Los expertos de la Unión Europea recomiendan restringir el uso de microplásticos en cosmética

La Agencia Europea de Productos Químicos (ECHA) publica una propuesta para limitar las partículas microplásticas que se añaden intencionadamente en muchos productos de consumo.

microplásticos

La Unión Europea se ha embarcado en una lucha sin precedentes contra los residuos plásticos. A principios del año pasado la Comisión Europea lanzaba la primera estrategia sobre los plásticos, y ya se han anunciado medidas inminentes como la prohibición de plásticos de usar y tirar que se hará efectiva en pocos años.

Con respecto a los microplásticos, la preocupación científica y ciudadana también va en aumento, y apenas se están empezando a estudiar sus efectos y riesgos para la salud del hombre y de los ecosistemas, pero ya sabemos que se trata de una contaminación ‘silenciosa’ que está en todas partes.
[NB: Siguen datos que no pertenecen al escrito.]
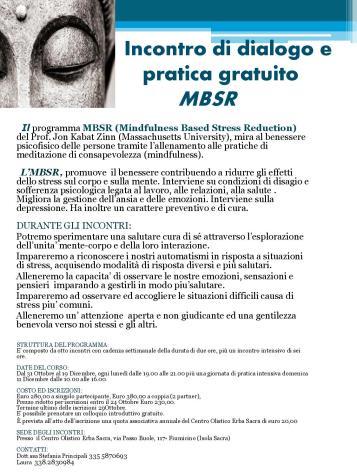 locandina-incontro-presentazione-mbsr-erba-sacra-con-programma-22-ottobre-16-definitivo-page-002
Aunque su fuente principal es la degradación de los macroplásticos, también existe un aporte de partículas microplásticas que se añaden intencionalmente a productos de uso cotidiano como limpiadores, exfoliantes y otros cosméticos, ya que mejoran sus propiedades.
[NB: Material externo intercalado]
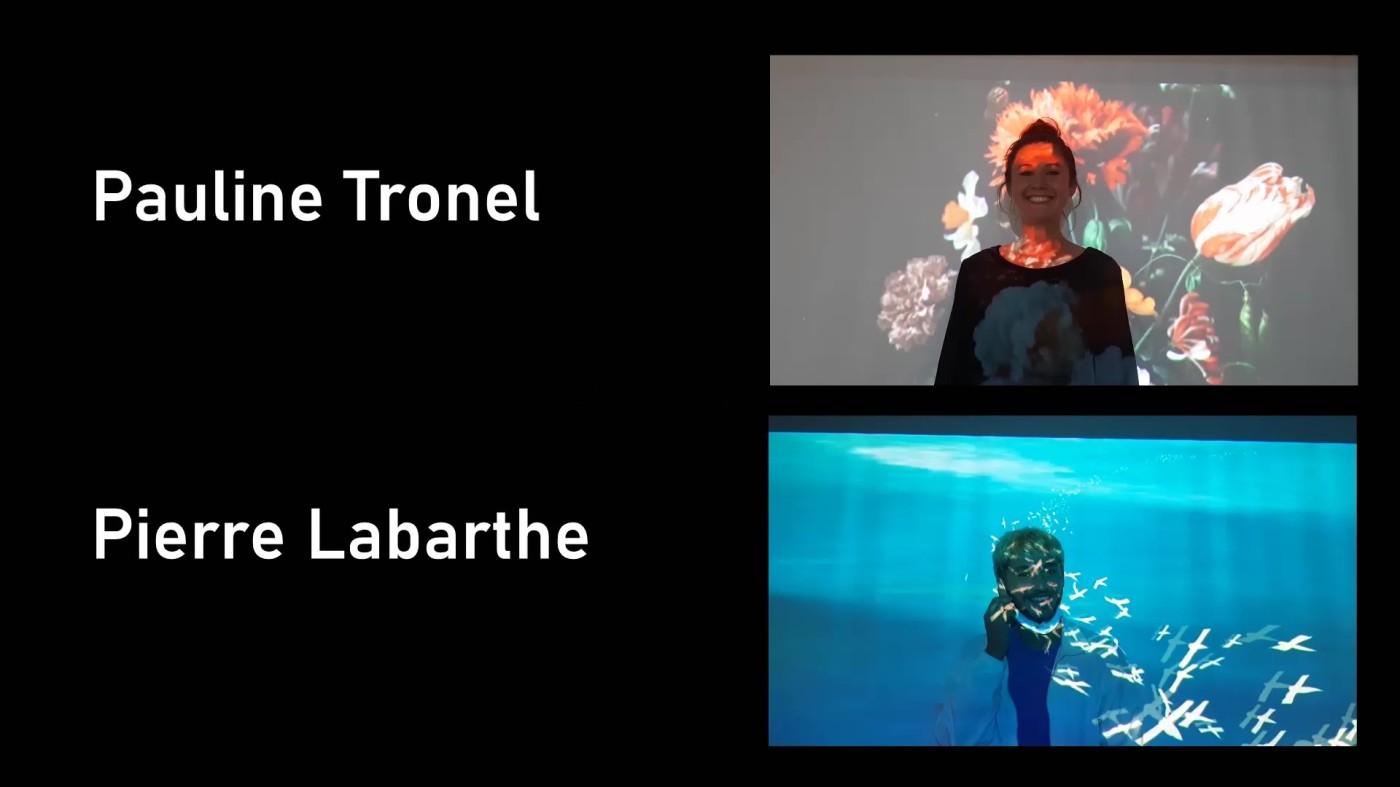 Montage métrique Labarthe Pierre & Tronel Pauline_Moment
Pues bien, la Agencia Europea de Productos Químicos (ECHA) acaba de emitir una propuesta de restricción para dichas partículas. Si se adoptara la medida, en los próximos veinte años se podría reducir  en 400.000 toneladas el aporte de microplásticos al medio ambiente desde la Unión Europea.

Antecedentes

A principios de 2018, la Comisión Europea solicitó a la ECHA que evaluara las pruebas científicas con el objeto de adoptar medidas legislativas a escala de toda la Unión Europea acerca de los microplásticos añadidos deliberadamente a productos de cualquier tipo. Como resultado de su investigación, la agencia acaba de publicar un informe que advierte que los microplásticos agregados en los productos de cosmética tienen muchas posibilidades de acumularse en los ecosistemas terrestres, ya que estas partículas se suelen concentrar en el lodo de las aguas residuales que con mucha frecuencia se usan como fertilizante en agricultura, un problema del que ya hemos hablado y que están estudiando en profundidad científicos españoles del Instituto IMDEA Agua.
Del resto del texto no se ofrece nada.